There is great interindividual variability in CSF/root volume. From the T11-T12 disc to the sacral terminus of the dural sac, the mean volume for all subjects is 49.9 +/- 12.1 ml (mean +/- SD; range 28.0-81.1 ml). This volume was significantly less in relatively obese subjects (42.9 +/- 9.5 ml) than in nonobese subjects (53.5 +/- 12.9 ml). Abdominal compression decreased CSF/root volume by 3.6 +/- 3.2 ml. Sections through intervertebral foramina showed the biggest decrease with abdominal compression, with a lesser change in sections with veins and no change in the absence of these anatomic features. Total vertebral CSF/root volume in two subjects was 94.84 and 120.01 ml, respectively.
CSF volume is widely variable between individuals. The decreased CSF volume that results from increased abdominal pressure, such as with obesity or pregnancy, may produce more extensive neuraxial blockade through diminished dilution of anesthetic. The mechanism by which increased abdominal pressure decreases CSF volume is probably inward movement of soft tissue in the intervertebral foramen, which displaces CSF 4).
The amount of spinal cerebrospinal fluid (CSF) could be of importance for the understanding of CSF dynamics, CSF biomarker analyses as well as for the amount and effect of anaesthesia using intrathecally administered drugs. However, knowledge of spinal CSF volumes is scarce. The main purpose of this article is to present data on spinal CSF volumes. In total, 22 healthy individuals aged between 64 and 76 years underwent MR imaging with a 3D balanced turbo field echo pulse sequence, which provided high contrast between spinal cord, CSF and the extradural surroundings. The entire spinal CSF volume, the cervical, thoracic, and lumbosacral CSF volumes and the spinal cord volume were calculated. The total spinal CSF volume was 81 ± 13 ml (range 52-103 ml). The amount of CSF in the cervical region was 19 ± 4 ml, in the thoracic region 38 ± 8 and in the lumbosacral region 25 ± 7 ml. There was no difference between genders nor was there any correlation with height. The volume of the spinal cord was 20 ± 3 ml. The results present new magnetic resonance imaging-based data on the spinal CSF volume in healthy elderly individuals 5).

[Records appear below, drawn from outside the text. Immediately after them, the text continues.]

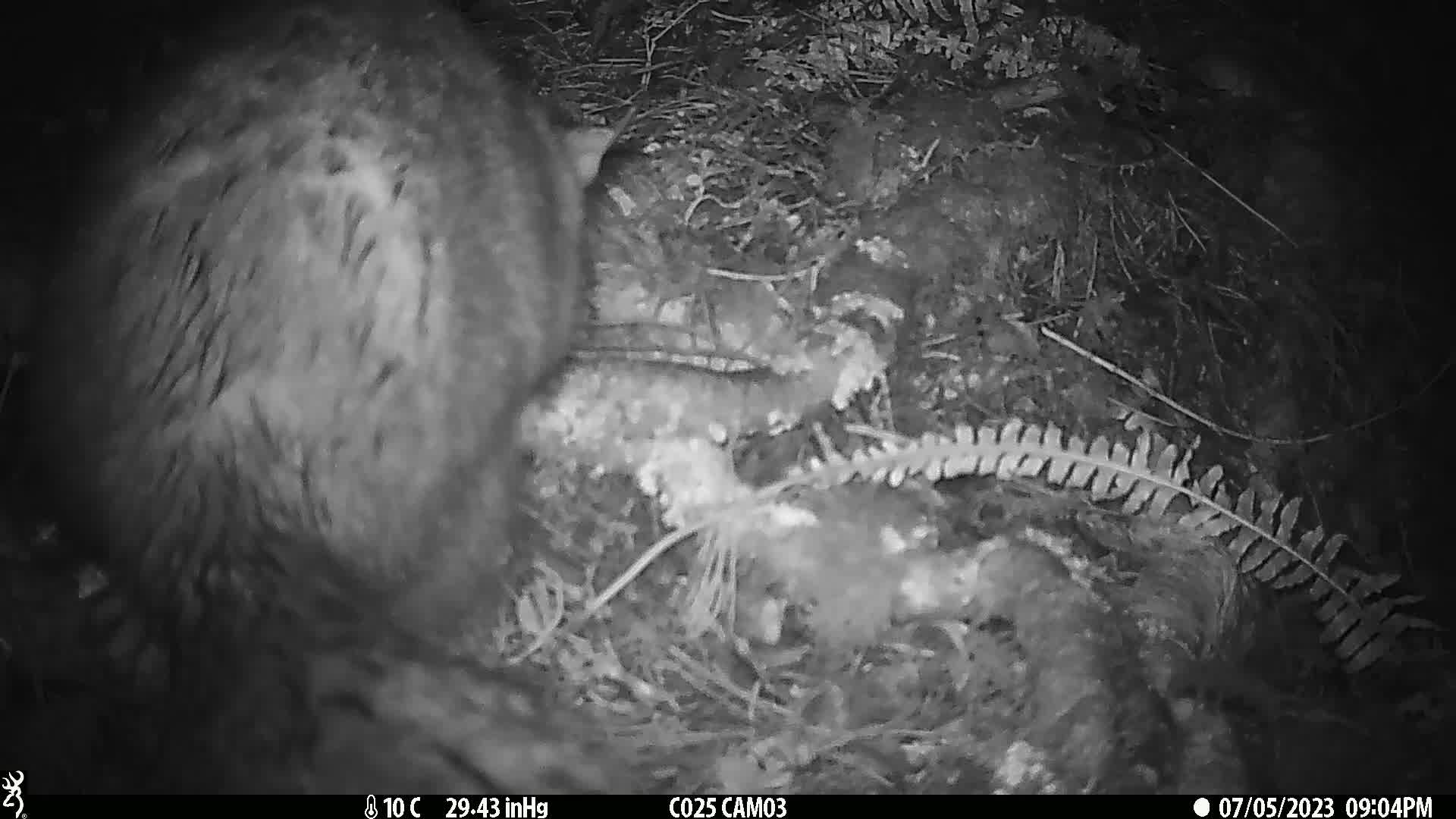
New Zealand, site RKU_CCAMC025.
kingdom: Animalia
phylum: Chordata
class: Mammalia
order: Diprotodontia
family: Phalangeridae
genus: Trichosurus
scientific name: Trichosurus vulpecula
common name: common brushtail possum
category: possum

Assessment of CSF volume changes in mL CSF/scan can be conducted using CT. Counting voxels corresponding to the CSF eliminates mistakes due to inaccurate region demarcation. The obtained results (AC volume) show a high correlation with patient state 6).
The mean lumbosacral CSF volume and dural sac surface area in the nonpregnant state were 39.6 +/- 5.8 mL and 11.0 +/- 0.8 cm(2), respectively. Pregnancy was associated with compression of the dural sac, resulting in a significantly reduced mean CSF volume (33.2 +/- 6.2 mL) and dural sac surface area (9.9 +/- 1.0 cm(2)) in all subjects (P < 0.001). The mean change in CSF volume and dural sac surface area was 16.7% +/- 0.8% and 10.0% +/- 0.5%, respectively. Gestational week (between 31 and 39 wk) correlated significantly with the reduction in CSF volume (rho = 0.74, P < 0.001) and dural sac surface area (rho = 0.66, P < 0.01).
These findings indicate an association between gestational week (Weeks 31-39) and a reduction in both CSF volume and dural sac surface area. These reductions may, at least in part, explain the facilitation of the spread of intrathecal anesthesia in pregnant women 7).